The United States now moves for summary judgment on the grounds (1) that it cannot be held liable for the negligence of its independent contractors and (2) that, as to any negligence on the part of BPA personnel, the court lacks jurisdiction over plaintiff’s cause of action under the so-called “discretionary function exception.” 28 U.S.C. § 2680(a). Plaintiff contends that the discretionary function exception is inapplicable to the instant case and that the United States owed to her a nondelegable duty to provide a safe workplace.

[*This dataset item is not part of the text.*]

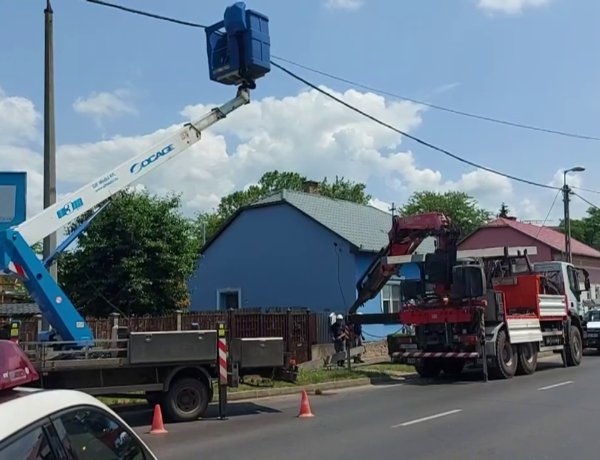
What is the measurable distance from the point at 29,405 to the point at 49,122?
10864 mm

Irby Construction moves for summary judgment on the third-party complaint brought by the United States. The United States alleges that, should it be found liable to Dischner, it is entitled to indemnification from Irby Construction by virtue of a “hold harmless” clause in the construction contract. Irby Construction contends that Mont. Code Ann. § 39-71-411, the exclusive remedy provision of the Montana Workers’ Compensation Act, operates as a bar to common law indemnity or contractual indemnity. The United States argues that the validity of the indemnification agreement between Irby Construction and itself is a matter of federal law and that the Montana workers’ compensation statute is inapplicable under the circumstances.

III.

At the outset, the court notes that the alleged negligence of Irby Construction’s crane operator is irrelevant to considera *633 tion of plaintiffs action against the government. It is well settled that the United States cannot be held liable for the negligence of its independent contractors. See United States v. Orleans, 425 U.S. 807, 96 S.Ct. 1971, 48 L.Ed.2d 390 (1976).

The standard for ruling on a motion for summary judgment is set forth in Fed.R. Civ.P. 56(c). Summary judgment may be granted when there is no genuine issue of material fact and the moving party is entitled to judgment as a matter of law.

A party bringing a cause of action against the United States may do so only to the extent the government has waived its sovereign immunity. Orleans, 425 U.S. at 814, 96 S.Ct. at 1975. The plaintiff bears the burden of demonstrating the government’s unequivocal waiver of immunity. Holloman v. Watt, 708 F.2d 1399, 1401 (9th Cir.1983), cert. denied, 466 U.S. 958, 104 S.Ct. 2168, 80 L.Ed.2d 552 (1984).

The Federal Tort Claims Act renders the United States liable for damages:

“for injury or loss of property, or personal injury or death caused by the negligent or wrongful act or omission of any employee of the government while acting within the scope of employment, under circumstances where the United States, if a private person, would be liable to the claimant in accordance with the law of the place where the act or omission occurred.”

28 U.S.C. § 1346(b).

The Act, however, does not constitute an absolute waiver of immunity. Several classes of tort claims are excepted from the Act’s waiver of immunity. Of particular importance in the instant action is the “discretionary function exception” found in 28 U.S.C. § 2680(a). The Federal Tort Claims Act does not apply to:

“Any claim based upon an act or omission of an employee of the Government, exercising due care, in the execution of a statute or regulation, whether or not such statute or regulation be valid, or based upon the exercise or performance or the failure to exercise or perform a discretionary function or duty on the part of a federal agency or an employee of the Government, whether or not the discretion involved be abused.”

28 U.S.C. § 2680(a) (emphasis added). In Orleans, the Supreme Court reaffirmed the principle that the “Federal Tort Claims Act is (only) a limited waiver of immunity,” and, as such, “due regard must be given to the Act’s exceptions.” 425 U.S. at 813-14, 96 S.Ct. at 1975.